Data to use:
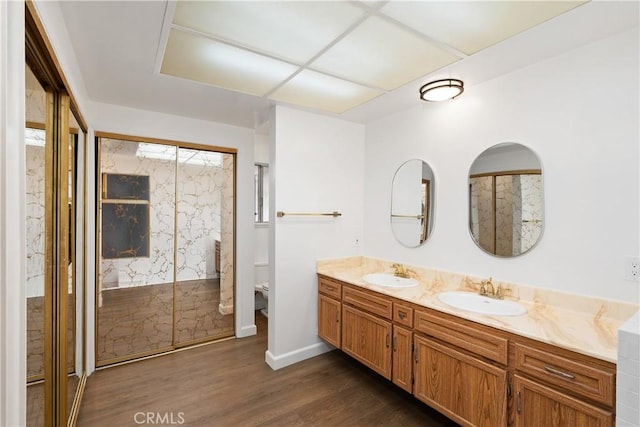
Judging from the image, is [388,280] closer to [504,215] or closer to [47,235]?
[504,215]

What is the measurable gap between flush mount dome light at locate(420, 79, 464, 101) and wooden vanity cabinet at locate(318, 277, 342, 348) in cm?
176

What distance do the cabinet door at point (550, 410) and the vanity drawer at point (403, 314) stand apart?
691 millimetres

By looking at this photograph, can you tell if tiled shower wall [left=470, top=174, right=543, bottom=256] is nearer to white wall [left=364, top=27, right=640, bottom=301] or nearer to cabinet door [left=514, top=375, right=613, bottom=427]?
white wall [left=364, top=27, right=640, bottom=301]

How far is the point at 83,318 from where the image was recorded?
2.53m

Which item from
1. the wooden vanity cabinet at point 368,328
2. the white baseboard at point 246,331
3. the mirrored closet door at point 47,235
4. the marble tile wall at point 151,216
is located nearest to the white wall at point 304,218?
the wooden vanity cabinet at point 368,328

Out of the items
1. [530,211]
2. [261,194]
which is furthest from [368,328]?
[261,194]

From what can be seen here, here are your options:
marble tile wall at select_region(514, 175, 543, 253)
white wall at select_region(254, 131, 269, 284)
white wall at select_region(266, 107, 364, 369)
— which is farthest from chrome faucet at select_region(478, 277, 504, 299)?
white wall at select_region(254, 131, 269, 284)

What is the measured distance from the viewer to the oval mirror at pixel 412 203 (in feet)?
9.05

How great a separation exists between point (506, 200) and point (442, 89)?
0.94 metres

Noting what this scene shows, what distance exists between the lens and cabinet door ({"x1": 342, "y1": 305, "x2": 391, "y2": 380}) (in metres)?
2.37

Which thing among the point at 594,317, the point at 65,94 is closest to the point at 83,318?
the point at 65,94

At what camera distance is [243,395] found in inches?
96.3

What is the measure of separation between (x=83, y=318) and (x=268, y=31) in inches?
104

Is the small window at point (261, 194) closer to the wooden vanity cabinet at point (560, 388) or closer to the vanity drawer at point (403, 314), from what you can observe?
the vanity drawer at point (403, 314)
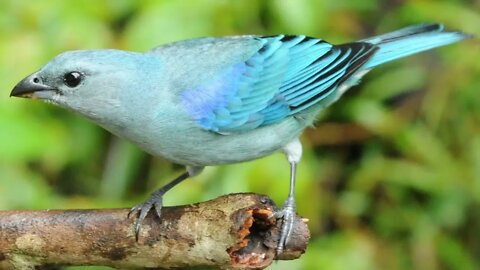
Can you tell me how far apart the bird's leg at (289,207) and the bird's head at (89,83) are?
0.66 meters

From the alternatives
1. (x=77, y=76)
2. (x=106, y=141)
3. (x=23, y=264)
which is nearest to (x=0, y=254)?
(x=23, y=264)

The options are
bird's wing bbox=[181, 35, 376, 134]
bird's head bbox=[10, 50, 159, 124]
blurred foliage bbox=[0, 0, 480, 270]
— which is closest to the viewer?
bird's head bbox=[10, 50, 159, 124]

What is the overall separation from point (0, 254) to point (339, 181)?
2.33 meters

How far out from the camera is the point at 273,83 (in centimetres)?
345

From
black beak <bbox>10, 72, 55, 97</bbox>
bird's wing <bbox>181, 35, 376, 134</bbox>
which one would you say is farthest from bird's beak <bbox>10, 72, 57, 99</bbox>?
bird's wing <bbox>181, 35, 376, 134</bbox>

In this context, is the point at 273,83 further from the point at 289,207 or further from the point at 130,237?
the point at 130,237

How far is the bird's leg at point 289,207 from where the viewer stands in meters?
2.60

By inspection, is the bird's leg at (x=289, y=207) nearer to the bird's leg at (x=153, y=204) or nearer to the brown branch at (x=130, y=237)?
the brown branch at (x=130, y=237)

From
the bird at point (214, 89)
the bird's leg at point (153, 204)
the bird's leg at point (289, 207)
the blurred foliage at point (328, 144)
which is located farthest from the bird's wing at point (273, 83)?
the blurred foliage at point (328, 144)

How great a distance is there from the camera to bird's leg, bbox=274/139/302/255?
2.60m

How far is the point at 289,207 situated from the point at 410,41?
1.06 metres

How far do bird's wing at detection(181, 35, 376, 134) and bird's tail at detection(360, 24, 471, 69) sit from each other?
0.31ft

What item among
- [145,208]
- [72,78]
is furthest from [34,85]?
[145,208]

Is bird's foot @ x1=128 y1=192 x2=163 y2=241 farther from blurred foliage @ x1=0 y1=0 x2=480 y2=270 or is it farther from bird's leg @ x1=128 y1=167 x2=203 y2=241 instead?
blurred foliage @ x1=0 y1=0 x2=480 y2=270
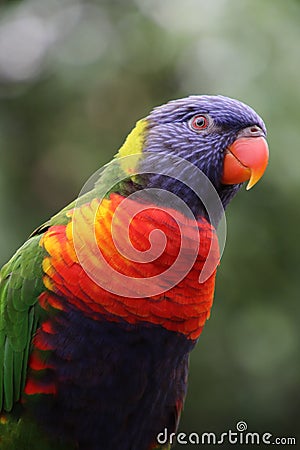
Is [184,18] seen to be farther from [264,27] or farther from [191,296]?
[191,296]

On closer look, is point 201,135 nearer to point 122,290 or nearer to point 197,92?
point 122,290

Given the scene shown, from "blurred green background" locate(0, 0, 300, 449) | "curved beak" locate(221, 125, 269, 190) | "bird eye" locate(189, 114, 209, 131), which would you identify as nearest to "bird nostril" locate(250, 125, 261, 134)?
"curved beak" locate(221, 125, 269, 190)

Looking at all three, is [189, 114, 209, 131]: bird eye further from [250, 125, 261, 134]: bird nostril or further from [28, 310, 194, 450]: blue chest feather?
[28, 310, 194, 450]: blue chest feather

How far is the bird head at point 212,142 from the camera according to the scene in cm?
190

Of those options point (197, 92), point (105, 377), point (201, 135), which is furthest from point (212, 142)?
point (197, 92)

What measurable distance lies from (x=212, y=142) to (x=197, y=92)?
6.63ft

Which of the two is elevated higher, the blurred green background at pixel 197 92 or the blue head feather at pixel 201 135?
the blurred green background at pixel 197 92

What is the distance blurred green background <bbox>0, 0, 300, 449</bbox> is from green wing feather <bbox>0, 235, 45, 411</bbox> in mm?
1909

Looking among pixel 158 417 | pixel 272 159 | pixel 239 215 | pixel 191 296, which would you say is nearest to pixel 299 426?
pixel 239 215

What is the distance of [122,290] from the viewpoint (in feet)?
5.72

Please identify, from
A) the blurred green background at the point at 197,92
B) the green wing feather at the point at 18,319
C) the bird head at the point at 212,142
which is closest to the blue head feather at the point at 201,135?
the bird head at the point at 212,142

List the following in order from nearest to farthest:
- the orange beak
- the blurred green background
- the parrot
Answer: the parrot < the orange beak < the blurred green background

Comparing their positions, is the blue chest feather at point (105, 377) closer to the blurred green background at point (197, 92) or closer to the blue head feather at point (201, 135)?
the blue head feather at point (201, 135)

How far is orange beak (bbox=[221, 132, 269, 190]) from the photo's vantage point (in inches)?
73.9
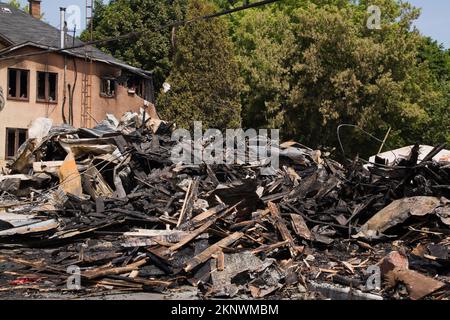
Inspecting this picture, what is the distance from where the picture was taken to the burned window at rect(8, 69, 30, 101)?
32062 mm

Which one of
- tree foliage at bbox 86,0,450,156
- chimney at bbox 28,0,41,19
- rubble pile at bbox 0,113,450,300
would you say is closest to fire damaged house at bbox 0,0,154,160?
tree foliage at bbox 86,0,450,156

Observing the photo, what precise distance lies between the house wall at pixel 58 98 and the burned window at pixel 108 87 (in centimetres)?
19

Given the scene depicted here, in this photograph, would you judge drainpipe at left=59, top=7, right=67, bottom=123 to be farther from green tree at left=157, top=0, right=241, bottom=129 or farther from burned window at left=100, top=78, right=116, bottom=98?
green tree at left=157, top=0, right=241, bottom=129

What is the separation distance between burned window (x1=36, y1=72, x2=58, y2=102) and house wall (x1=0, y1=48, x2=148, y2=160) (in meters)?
0.20

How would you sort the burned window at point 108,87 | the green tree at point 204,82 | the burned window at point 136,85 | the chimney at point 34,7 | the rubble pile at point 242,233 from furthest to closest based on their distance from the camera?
the chimney at point 34,7 → the burned window at point 136,85 → the green tree at point 204,82 → the burned window at point 108,87 → the rubble pile at point 242,233

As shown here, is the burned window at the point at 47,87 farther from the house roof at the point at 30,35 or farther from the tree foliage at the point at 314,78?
the tree foliage at the point at 314,78

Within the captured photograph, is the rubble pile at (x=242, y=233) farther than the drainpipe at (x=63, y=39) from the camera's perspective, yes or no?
No

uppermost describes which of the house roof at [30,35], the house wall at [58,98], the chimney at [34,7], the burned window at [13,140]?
the chimney at [34,7]

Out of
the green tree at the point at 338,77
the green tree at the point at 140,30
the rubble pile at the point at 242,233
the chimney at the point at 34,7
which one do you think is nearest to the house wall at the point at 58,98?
the green tree at the point at 338,77

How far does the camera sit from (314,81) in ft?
116

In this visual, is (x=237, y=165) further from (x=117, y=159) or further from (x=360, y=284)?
(x=360, y=284)

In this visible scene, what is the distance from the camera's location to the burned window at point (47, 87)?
33125 mm

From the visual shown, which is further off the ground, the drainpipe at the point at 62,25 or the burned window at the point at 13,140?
the drainpipe at the point at 62,25

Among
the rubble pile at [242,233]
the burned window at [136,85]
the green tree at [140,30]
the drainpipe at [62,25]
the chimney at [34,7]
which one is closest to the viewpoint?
the rubble pile at [242,233]
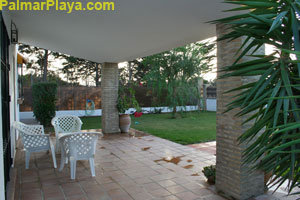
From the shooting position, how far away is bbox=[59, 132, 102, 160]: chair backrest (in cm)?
375

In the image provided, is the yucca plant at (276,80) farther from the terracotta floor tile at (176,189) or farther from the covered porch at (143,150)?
the terracotta floor tile at (176,189)

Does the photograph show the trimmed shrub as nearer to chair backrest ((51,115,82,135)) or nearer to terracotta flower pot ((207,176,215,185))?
chair backrest ((51,115,82,135))

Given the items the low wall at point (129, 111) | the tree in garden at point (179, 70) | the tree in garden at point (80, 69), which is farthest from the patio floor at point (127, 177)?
the tree in garden at point (80, 69)

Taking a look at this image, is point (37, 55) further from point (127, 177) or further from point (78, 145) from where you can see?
point (127, 177)

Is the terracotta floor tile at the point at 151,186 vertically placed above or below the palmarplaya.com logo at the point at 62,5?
below

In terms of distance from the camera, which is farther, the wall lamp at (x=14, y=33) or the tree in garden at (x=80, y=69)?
the tree in garden at (x=80, y=69)

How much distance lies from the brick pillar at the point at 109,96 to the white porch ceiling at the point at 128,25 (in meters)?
2.19

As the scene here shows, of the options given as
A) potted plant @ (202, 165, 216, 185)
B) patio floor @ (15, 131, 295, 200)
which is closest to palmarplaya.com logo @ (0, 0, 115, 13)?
patio floor @ (15, 131, 295, 200)

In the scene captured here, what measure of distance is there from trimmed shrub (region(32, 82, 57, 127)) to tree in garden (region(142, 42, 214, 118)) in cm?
493

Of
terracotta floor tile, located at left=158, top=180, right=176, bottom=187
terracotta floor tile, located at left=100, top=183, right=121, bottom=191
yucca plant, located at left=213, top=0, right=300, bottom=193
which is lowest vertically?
terracotta floor tile, located at left=158, top=180, right=176, bottom=187

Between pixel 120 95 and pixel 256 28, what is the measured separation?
22.2 feet

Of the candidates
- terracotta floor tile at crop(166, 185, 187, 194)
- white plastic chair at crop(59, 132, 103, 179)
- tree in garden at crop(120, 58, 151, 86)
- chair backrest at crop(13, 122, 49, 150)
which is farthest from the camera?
tree in garden at crop(120, 58, 151, 86)

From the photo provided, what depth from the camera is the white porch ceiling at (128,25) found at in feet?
9.68

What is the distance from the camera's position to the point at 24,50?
15867 millimetres
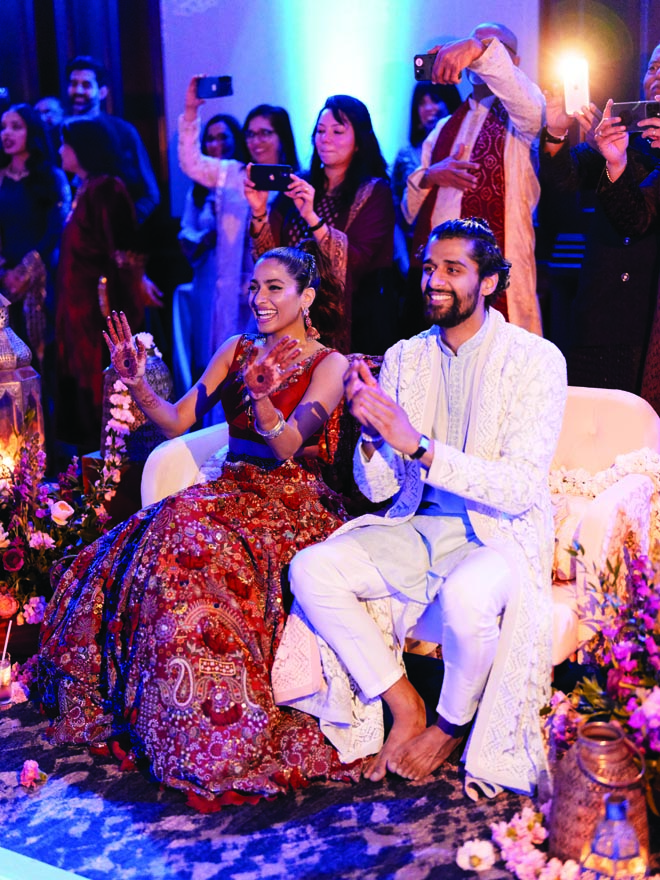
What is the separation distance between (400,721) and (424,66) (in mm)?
2579

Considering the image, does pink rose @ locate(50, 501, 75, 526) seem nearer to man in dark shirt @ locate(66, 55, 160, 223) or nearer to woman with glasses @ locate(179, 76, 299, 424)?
woman with glasses @ locate(179, 76, 299, 424)

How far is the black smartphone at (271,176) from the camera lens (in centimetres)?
495

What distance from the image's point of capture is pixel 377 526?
11.8 ft

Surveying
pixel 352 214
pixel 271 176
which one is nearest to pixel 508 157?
pixel 352 214

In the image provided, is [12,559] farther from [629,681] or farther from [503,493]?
[629,681]

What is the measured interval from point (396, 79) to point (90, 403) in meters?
2.52

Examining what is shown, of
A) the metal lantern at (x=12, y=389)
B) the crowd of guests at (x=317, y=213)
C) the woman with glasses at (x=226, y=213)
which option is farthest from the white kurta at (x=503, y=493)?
the woman with glasses at (x=226, y=213)

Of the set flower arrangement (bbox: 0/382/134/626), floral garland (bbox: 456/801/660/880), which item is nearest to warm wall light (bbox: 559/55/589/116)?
flower arrangement (bbox: 0/382/134/626)

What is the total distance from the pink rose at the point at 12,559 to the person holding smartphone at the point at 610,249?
7.28ft

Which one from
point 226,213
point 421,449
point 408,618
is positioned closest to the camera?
point 421,449

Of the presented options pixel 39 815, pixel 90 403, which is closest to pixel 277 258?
pixel 39 815

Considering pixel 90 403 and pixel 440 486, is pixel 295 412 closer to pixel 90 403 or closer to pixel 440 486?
pixel 440 486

Required task:
Reproduce the material starting at the line containing "What distance do" and ending at the line containing "691 millimetres", with "vanity drawer" replaced by "sink drawer" and everything else left unchanged.

Correct output:
What distance do the cabinet door at point (550, 410) and the sink drawer at point (403, 314) stand apart?
691 millimetres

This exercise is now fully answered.